## YOUR TASK
Return the exact lines spanning from the line with "Can you tell" through the last line of the entries, boundaries included, and no others.
== == ==
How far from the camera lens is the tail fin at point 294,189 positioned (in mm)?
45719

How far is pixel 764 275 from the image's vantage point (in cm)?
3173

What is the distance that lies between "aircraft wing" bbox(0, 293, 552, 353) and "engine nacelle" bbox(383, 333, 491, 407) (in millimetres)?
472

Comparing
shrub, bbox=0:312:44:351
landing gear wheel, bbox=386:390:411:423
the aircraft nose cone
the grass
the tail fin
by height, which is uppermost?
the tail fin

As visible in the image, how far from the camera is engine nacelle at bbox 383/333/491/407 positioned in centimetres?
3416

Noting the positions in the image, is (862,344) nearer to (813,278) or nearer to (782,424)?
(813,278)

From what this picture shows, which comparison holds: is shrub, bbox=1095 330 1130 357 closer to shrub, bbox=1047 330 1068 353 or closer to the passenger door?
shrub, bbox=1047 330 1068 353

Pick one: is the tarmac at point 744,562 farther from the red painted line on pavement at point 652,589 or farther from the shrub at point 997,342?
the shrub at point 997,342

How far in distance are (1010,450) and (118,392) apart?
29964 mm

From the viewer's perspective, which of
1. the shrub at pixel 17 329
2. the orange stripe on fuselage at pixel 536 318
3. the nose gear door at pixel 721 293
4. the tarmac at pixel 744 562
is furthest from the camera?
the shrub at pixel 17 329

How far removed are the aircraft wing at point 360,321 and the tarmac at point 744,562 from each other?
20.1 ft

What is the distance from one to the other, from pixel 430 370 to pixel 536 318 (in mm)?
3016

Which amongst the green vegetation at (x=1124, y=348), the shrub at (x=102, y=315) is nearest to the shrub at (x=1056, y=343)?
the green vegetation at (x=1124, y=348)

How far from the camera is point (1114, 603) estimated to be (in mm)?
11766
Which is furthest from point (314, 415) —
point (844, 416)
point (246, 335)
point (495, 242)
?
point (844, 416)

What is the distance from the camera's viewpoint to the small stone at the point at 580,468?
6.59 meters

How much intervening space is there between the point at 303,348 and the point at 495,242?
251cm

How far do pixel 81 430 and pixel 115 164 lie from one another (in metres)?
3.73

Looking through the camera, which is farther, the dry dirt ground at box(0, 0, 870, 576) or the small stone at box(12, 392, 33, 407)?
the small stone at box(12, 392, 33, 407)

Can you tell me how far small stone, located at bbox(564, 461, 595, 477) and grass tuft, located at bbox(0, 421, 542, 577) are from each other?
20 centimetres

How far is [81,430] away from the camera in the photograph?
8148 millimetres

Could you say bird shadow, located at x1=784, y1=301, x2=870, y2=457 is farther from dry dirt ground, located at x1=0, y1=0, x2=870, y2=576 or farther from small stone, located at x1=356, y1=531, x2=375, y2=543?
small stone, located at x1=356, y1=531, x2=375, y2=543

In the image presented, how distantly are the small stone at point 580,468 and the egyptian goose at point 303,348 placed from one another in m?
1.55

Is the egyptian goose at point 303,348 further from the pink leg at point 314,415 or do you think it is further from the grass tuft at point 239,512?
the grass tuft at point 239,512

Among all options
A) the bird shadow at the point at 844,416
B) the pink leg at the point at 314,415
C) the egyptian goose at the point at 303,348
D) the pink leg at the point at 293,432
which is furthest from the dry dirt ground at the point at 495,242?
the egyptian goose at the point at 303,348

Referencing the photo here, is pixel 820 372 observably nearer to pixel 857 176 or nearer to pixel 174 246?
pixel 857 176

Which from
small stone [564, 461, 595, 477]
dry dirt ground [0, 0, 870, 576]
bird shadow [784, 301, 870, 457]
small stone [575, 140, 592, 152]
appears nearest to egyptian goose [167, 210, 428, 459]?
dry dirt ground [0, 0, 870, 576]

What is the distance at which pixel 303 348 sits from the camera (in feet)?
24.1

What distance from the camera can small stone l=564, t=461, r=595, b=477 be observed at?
== == ==
## SOLUTION FOR THIS TASK
Can you tell me how far small stone, located at bbox(564, 461, 595, 477) and grass tuft, located at bbox(0, 421, 542, 577) are from each other?
20 centimetres

How far is [81,430] away from the camera in the photograph?
8148 millimetres

Could you say bird shadow, located at x1=784, y1=301, x2=870, y2=457 is farther from dry dirt ground, located at x1=0, y1=0, x2=870, y2=576 or farther from small stone, located at x1=356, y1=531, x2=375, y2=543?
small stone, located at x1=356, y1=531, x2=375, y2=543

In the image presented, how distantly are the small stone at point 580,468 and the egyptian goose at point 303,348 placed from one another in m?
1.55

Is the egyptian goose at point 303,348 further from the pink leg at point 314,415 or do you think it is further from the grass tuft at point 239,512?
the grass tuft at point 239,512

Among all options
A) the bird shadow at the point at 844,416
B) the pink leg at the point at 314,415
C) the egyptian goose at the point at 303,348
D) the pink leg at the point at 293,432
which is furthest from the dry dirt ground at the point at 495,242?
the egyptian goose at the point at 303,348

Referencing the photo here, is pixel 820 372 observably nearer to pixel 857 176 or nearer to pixel 174 246?
pixel 857 176

Which from
small stone [564, 461, 595, 477]
dry dirt ground [0, 0, 870, 576]
bird shadow [784, 301, 870, 457]
small stone [575, 140, 592, 152]
appears nearest to egyptian goose [167, 210, 428, 459]?
dry dirt ground [0, 0, 870, 576]

What is the distance at which pixel 303 348 sits from the camera (in feet)?
24.1

What distance from the camera can small stone l=564, t=461, r=595, b=477 be observed at?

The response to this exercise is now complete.